In: Statistics and Probability
G-Test of Independence
In a study of the relation between blood type and disease, large samples of patients with peptic ulcers, patients with gastric cancer, and control persons (free from any of these diseases) were classified as to blood type (O, A, B, AB). In this problem, the relatively small numbers of AB patients were omitted for simplicity. The observed numbers are as follows:
Blood Type Peptic Ulcer Gastric Cancer Controls
O 983 383 2892
A 679 416 2625
B 134 84 570
Perform the G-test of independence to analyze the dataset. Work the problem by hand and with SAS.
Graph the relative frequencies of the observed data.
Null Hypothesis (H0): Blood group of a patient does not affect whether they have Peptic Ulcer, Gastric Cancer, or no disease.

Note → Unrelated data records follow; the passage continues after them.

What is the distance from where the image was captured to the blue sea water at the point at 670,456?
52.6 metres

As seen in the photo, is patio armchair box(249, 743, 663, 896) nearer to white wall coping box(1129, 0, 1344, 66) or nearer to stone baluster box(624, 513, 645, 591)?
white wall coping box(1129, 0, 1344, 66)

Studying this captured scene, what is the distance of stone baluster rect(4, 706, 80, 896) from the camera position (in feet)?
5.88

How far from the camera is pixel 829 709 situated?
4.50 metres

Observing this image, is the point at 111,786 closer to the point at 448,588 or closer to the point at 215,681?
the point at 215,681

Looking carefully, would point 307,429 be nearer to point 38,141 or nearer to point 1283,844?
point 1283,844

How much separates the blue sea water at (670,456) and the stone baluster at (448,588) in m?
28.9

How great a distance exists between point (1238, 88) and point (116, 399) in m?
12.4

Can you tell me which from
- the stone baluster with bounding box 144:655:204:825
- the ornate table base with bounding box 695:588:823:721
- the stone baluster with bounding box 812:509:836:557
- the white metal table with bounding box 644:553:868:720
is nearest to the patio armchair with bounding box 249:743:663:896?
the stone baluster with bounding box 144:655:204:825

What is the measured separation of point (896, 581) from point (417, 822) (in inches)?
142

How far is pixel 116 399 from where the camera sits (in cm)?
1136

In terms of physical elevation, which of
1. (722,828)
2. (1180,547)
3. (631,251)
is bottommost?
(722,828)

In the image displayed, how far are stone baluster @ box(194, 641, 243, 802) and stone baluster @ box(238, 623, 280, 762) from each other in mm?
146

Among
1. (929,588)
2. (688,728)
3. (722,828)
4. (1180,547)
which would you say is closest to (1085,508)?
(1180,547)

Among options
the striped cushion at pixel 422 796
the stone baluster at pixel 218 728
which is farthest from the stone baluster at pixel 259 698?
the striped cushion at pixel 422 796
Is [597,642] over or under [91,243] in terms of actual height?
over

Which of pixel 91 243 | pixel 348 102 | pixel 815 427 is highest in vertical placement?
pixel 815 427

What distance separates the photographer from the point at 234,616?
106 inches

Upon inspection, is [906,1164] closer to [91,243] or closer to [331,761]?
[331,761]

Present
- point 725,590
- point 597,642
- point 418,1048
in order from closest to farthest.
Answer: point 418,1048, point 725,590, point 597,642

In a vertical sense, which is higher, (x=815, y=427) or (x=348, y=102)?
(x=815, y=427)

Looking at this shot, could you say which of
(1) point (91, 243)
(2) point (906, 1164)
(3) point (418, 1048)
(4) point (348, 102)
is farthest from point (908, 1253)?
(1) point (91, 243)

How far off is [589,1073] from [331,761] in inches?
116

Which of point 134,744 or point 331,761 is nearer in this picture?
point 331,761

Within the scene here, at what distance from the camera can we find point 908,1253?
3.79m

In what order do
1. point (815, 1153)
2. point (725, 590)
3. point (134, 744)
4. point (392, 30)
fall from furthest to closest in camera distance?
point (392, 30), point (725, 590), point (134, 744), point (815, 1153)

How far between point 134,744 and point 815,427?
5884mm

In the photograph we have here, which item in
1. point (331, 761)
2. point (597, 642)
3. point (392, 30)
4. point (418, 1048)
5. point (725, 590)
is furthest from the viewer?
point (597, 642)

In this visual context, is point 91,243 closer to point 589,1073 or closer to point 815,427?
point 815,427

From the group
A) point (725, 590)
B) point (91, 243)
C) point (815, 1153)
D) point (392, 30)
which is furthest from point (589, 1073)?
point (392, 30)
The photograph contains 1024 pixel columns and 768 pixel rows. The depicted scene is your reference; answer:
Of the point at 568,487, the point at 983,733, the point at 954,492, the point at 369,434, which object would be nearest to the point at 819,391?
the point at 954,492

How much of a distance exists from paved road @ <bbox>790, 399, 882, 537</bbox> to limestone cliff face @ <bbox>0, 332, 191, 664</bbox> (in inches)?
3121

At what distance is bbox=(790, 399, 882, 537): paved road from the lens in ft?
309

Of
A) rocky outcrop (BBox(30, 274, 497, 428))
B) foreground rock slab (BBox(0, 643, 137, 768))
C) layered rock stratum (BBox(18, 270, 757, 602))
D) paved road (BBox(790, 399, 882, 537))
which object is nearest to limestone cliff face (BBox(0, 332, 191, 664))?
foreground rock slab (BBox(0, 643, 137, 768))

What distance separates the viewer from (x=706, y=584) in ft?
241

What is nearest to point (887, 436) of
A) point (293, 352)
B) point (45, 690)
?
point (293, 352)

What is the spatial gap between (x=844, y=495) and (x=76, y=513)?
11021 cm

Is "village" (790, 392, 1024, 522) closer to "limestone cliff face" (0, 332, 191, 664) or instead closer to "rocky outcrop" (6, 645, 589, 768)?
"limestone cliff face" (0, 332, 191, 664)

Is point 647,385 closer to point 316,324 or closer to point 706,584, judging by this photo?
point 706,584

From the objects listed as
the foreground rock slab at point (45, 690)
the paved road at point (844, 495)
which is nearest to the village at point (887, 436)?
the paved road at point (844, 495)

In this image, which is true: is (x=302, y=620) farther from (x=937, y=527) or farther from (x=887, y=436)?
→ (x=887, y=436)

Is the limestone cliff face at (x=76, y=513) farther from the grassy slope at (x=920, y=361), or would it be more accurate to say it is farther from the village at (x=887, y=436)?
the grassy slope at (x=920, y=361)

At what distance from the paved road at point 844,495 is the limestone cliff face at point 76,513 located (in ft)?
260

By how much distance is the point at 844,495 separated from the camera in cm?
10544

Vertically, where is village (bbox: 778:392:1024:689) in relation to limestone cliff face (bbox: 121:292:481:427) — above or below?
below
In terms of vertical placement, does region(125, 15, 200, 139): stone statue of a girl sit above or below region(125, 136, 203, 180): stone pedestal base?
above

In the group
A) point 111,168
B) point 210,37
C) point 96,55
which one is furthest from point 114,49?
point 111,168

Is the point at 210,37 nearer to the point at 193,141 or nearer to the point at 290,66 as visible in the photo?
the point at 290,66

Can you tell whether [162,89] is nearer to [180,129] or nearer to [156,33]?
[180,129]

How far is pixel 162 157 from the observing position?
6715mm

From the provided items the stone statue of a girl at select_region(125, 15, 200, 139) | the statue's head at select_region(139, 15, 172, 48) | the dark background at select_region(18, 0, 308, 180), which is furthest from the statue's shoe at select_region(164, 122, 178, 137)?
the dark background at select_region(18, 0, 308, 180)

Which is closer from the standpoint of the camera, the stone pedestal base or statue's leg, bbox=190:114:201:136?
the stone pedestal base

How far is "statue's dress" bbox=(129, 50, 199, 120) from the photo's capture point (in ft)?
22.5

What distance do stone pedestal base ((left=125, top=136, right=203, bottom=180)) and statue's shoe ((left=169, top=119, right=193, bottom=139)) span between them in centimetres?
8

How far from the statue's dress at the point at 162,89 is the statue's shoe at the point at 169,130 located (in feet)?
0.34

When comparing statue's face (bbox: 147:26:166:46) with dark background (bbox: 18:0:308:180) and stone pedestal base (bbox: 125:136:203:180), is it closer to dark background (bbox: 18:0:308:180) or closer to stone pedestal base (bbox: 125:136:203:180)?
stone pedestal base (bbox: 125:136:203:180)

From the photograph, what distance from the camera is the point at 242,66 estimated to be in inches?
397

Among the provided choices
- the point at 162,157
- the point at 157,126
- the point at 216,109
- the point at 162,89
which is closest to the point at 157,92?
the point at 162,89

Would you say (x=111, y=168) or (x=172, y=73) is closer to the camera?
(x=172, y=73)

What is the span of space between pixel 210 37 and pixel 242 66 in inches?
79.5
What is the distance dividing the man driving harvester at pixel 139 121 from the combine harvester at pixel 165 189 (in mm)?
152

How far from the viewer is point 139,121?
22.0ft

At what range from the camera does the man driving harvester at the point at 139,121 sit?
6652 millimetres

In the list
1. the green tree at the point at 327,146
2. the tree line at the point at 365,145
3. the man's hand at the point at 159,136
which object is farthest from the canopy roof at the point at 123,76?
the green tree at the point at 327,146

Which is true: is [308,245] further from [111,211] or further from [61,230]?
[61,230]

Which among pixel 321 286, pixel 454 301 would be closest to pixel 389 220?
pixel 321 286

Total patients = (983+679+134+383+416+84+2892+2625+570) = 8766
% of patients with Peptic Ulcer = (983+679+134)/8766 = 20.49%
% of patients with Gastric Cancer = (383+416+84)/8766 = 10.07%
% of patients with no disease = (2892+2625+570)/8766 = 69.44%
Calculating expected values
E(O blood group patients having Peptic Ulcer) = 20.49% = 0.2049*(983+383+2892) = 872.46
E(O blood group patients having Gastric Cancer) = 10.07% = 0.1007*(983+383+2892) = 428.78
E(O blood group patients having no disease) = 69.44% = 0.6944*(983+383+2892) = 2956.76
E(A blood group patients having Peptic Ulcer) = 20.49% = 0.2049*(679+416+2625) = 762.23
E(A blood group patients having Gastric Cancer) = 10.07% = 0.1007*(679+416+2625) = 374.60
E(A blood group patients having no disease) = 69.44% = 0.6944*(679+416+2625) = 2583.17
E(B blood group patients having Peptic Ulcer) = 20.49% = 0.2049*(134+84+570) = 161.46
E(B blood group patients having Gastric Cancer) = 10.07% = 0.1007*(134+84+570) = 79.35
E(B blood group patients having no disease) = 69.44% = 0.6944*(134+84+570) = 547.19
G = 2*sum(Oi * ln(Oi/Ei)) for i = 1 to 9
G = 2*[983*ln(983/872.46) + 383*ln(383/428.78) + 2892*ln(2892/2956.76) + 679*ln(679/762.23) + 416*ln(416/374.60) + 2625*ln(2625/2583.17) + 134*ln(134/161.46) + 84*ln(84/79.35) + 570*ln(570/547.19)]
G = 40.6422
degrees of freedom = (3-1)*(3-1) = 4
p-value = 0.00001 < alpha at alpha = 0.1 => Null Hypothesis rejected.